Problemas por resolver:
**1)** Reescriba de manera más breve el párrafo de la columna sobre el alias «Fritanga» que comienza con «Y aunque a muchos pudiere parecer», conservando sus datos principales.
**2)** Retome la columna sobre el alias «Fritanga» y prosígala a partir de su última oración.

Texto proporcionado:
■ ■ ■ ■ ■
Tulio Ramos Mancilla

Tulio Ramos Mancilla

Columna: Toma de Posiciones

e-mail: tramosmancilla@hotmail.com

Twitter: @TulioRamosM



Leyendo lo último del mordaz Samper Ospina me eché un par de sinceras carcajadas con eso que señaló acerca de qué es lo que se puede esperar realmente de un país, el nuestro, cuyo mafioso estelar se hace llamar, o se llama, "Fritanga".

Y aunque a muchos pudiere parecer irrelevante el alias de un hampón -uno más, uno menos-, lo cierto es que el episodio de La Múcura sí da para pensar que la idiosincrasia colombiana, esa a la que García Márquez le atribuyó atinadamente la característica poco edificante de gustar de la plata fácil, al parecer sigue siendo la misma de siempre.
■ ■ ■ ■ ■
Datos para análisis:
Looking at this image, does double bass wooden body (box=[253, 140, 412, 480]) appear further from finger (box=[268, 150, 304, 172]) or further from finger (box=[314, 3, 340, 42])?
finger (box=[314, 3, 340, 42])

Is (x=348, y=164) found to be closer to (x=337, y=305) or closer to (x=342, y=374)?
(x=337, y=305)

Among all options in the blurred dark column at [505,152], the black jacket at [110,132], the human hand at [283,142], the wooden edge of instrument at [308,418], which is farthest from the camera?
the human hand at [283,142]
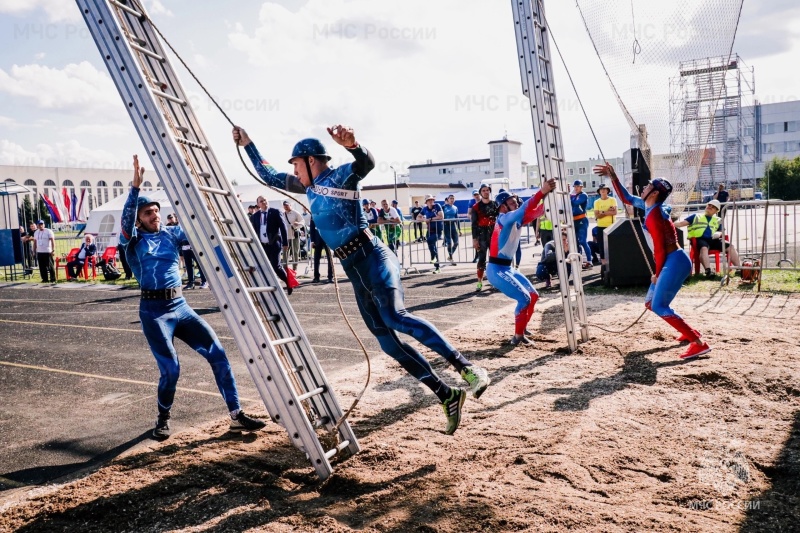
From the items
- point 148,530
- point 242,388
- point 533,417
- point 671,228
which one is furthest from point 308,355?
point 671,228

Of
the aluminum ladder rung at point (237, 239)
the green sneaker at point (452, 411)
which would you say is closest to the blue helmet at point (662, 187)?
the green sneaker at point (452, 411)

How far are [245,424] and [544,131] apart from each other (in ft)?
16.6

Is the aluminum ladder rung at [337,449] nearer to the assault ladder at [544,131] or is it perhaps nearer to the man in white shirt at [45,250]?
the assault ladder at [544,131]

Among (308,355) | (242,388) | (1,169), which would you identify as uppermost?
(1,169)

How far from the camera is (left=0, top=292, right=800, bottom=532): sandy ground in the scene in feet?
11.4

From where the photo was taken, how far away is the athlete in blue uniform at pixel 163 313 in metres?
5.17

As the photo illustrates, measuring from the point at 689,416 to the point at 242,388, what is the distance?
176 inches

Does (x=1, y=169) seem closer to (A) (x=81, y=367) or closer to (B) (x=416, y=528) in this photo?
(A) (x=81, y=367)

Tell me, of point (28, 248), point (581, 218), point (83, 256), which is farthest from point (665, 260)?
point (28, 248)

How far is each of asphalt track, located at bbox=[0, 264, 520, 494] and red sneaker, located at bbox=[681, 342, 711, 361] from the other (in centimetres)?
366

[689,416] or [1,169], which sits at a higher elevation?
[1,169]

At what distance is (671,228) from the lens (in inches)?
285

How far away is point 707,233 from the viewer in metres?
13.2

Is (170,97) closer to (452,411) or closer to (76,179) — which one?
(452,411)
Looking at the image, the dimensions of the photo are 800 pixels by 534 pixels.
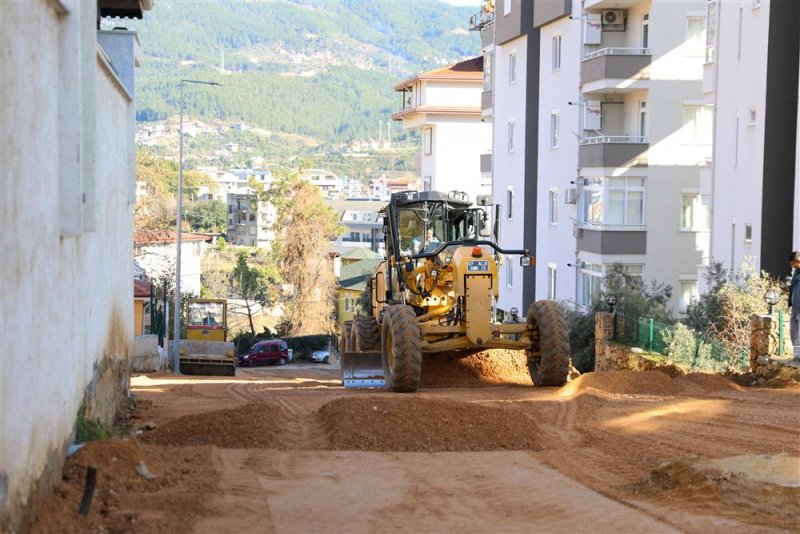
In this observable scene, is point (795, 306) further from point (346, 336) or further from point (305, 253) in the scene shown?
point (305, 253)

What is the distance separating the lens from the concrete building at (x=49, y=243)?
7941 mm

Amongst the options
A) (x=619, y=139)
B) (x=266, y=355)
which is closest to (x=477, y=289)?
(x=619, y=139)

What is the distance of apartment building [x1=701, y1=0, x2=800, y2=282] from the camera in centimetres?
2814

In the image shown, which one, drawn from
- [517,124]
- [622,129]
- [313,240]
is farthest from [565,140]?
[313,240]

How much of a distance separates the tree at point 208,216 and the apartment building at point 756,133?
101 meters

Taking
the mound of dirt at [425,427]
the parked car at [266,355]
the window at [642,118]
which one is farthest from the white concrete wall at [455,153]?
the mound of dirt at [425,427]

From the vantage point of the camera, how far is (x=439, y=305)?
68.4ft

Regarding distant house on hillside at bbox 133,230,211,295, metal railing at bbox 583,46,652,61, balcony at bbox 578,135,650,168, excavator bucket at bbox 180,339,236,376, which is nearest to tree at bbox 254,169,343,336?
distant house on hillside at bbox 133,230,211,295

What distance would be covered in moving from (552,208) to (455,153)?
2052 cm

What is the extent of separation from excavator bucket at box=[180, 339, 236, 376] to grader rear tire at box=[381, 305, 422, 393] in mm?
18097

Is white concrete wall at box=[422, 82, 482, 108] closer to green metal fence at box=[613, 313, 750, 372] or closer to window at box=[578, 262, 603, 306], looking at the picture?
window at box=[578, 262, 603, 306]

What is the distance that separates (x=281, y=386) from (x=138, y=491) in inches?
506

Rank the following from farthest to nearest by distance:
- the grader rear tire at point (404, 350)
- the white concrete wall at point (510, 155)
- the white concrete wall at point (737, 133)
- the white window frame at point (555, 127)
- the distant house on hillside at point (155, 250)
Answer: the distant house on hillside at point (155, 250) → the white concrete wall at point (510, 155) → the white window frame at point (555, 127) → the white concrete wall at point (737, 133) → the grader rear tire at point (404, 350)

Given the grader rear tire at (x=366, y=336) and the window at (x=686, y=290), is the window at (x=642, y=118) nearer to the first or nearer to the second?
the window at (x=686, y=290)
■ ■ ■ ■ ■
Respuestas del ejercicio:
**1)** Aunque el alias de un delincuente pueda parecer irrelevante, el episodio de La Múcura hace pensar que la idiosincrasia colombiana no ha cambiado. Es la misma a la que García Márquez atribuyó, con acierto, el gusto por la plata fácil.

**2)**
Ignoro si Gabo fue el primero en hacer esto, pero así lo dejó bien dicho en Noticia de un secuestro, recuerdo. Aclaro que no me refiero a la existencia de mafiosos y más mafiosos, que eso es cosa vieja y trillada: Colombia no se cansa de excretar delincuentes. Hablo de la gente del común que, sin dedicarse profesionalmente a la carrera criminal, también es, y que digan que no, amante de las utilidades que brinda el facilismo de las atajos en la vida.

¿De qué otra forma se explica que un tropel de deidades de nuestra vereda haya asistido desvergonzadamente, por una u otra razón, a la promitente fiesta de una semana en un paraíso insular extraviado de Dios y de la ley con motivo del matrimonio de un tipo, "el parcero forever", cuyo número de muertos encima explica suficientemente la fortuna con que pudo hacer su infame celebración?

Colombia es parcialmente el país de Fritanga: ahí no se equivocó el amoroso criminal a que tengo que referirme por pura necesidad argumentativa. Este país es muchas veces el mismo del programa de Protagonistas de la televisión: superficial, vano, inestable, amigo de las diversiones fáciles, sin convicciones.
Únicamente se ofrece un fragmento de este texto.